Dies erläuterte Johannes Strauß in seiner Präsentation ausführlicher. So seien in Baden Württemberg von 2000 bis 2020 63 000 Hektar landwirtschaftliche Fläche verloren gegangen. „Das sind 126 000 Fußballfelder, nur um das zu verdeutlichen.“ Im Ostalbkreis seien es im gleichen Zeitraum 3469 Hektar verlorene Fläche. Dabei würden vor allem die guten, fruchtbaren Ackerböden in den Tallagen verbaut. „Uns bleiben dann Hanglagen, wo der Boden nicht so gut nutzbar ist.“ Die Landwirte wünschen sich Schutzinstrumente wie das Landeswaldgesetz, das
zu Aufforstung und Ausgleichsmaßnahmen verpflichtet. Zwar sei der deutschlandweite Flächenverbrauch bis 2019 leicht rückläufig gewesen, doch nun sehe man einen erneuten Anstieg. „Für den Technologiepark Aspen zum Beispiel werden von vorneherein 35 Hektar verplant,
die später auf 60 Hektar erweitert werden könnten.“
Auch immer neue Baugebiete und großflächige Parkplätze an Supermärkten auf der grünen Wiese tragen Strauß zufolge zu diesem hohen Flächenverbrauch bei – stets auf Kosten der Landwirte. „Denn einmal bebaute Flächen gehen für die landwirtschaftliche Nutzung in der Regel für immer
verloren.“ Der Kreisbauernverband hat konkrete Forderungen. „Eine mehrstöckige Bebauung sollte immer geprüft werden“, sagte Kucher. Heißt: Reihen- und Doppelhaushälften und verdichtete Bebauung, Parkhäuser und Tiefgaragen statt flächige Parkplätze. „Werden neue Gewerbeflächen oder Wohnbauflächen ausgewiesen, sollte vorher immer geprüft werden, ob Industriebrachen, Leerstände oder Baulücken zuerst genutzt werden könnten“, regte Strauß an.
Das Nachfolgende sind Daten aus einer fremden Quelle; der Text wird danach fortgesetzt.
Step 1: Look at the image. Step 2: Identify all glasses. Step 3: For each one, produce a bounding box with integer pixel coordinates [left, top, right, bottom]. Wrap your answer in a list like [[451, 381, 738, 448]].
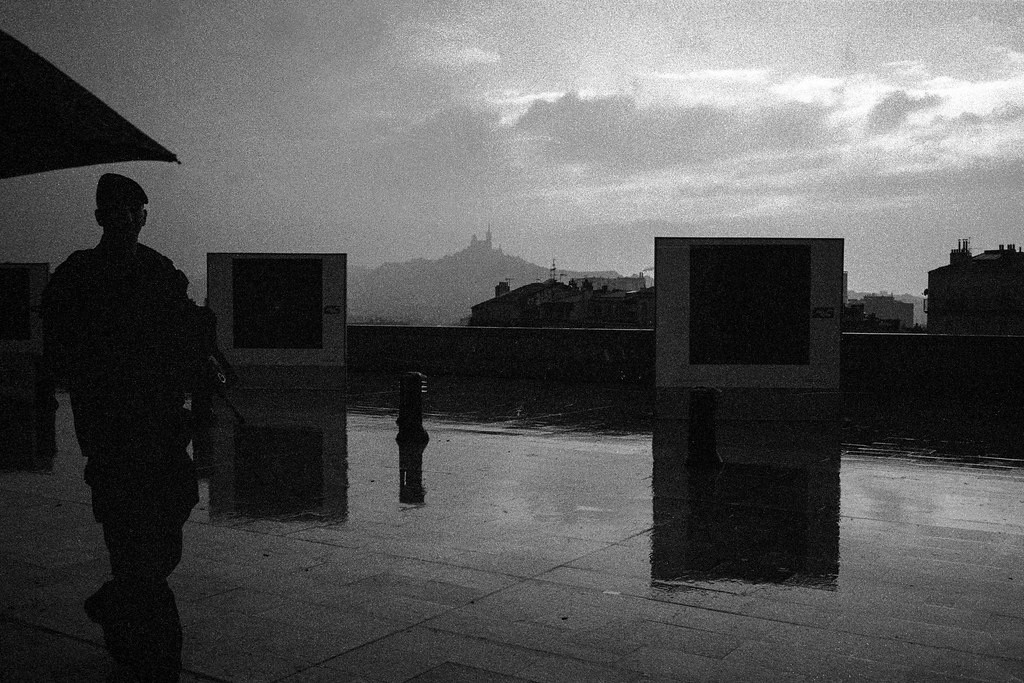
[[101, 201, 144, 220]]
Weiter sprach er sich für mehr Eigenverantwortung privater Bauherren aus. Er hält es für zumutbar, dass Häuslebauer in Eigenverantwortung Ausgleichsmaßnahmen vornehmen. Das könnten etwa
Hecken, Blühstreifen oder Büsche in privaten Gärten sein. Der Ausbau der erneuerbaren Energien
beschäftigt die Landwirte ebenfalls – konkret die Freiflächenfotovoltaik. Doch dafür seien nicht alle Flächen geeignet, sagte Strauß. Es gibt zwar viele Ausschlusskriterien, aber die Landwirtschaft zählt ihm zufolge nicht dazu. Das müsse sich ändern.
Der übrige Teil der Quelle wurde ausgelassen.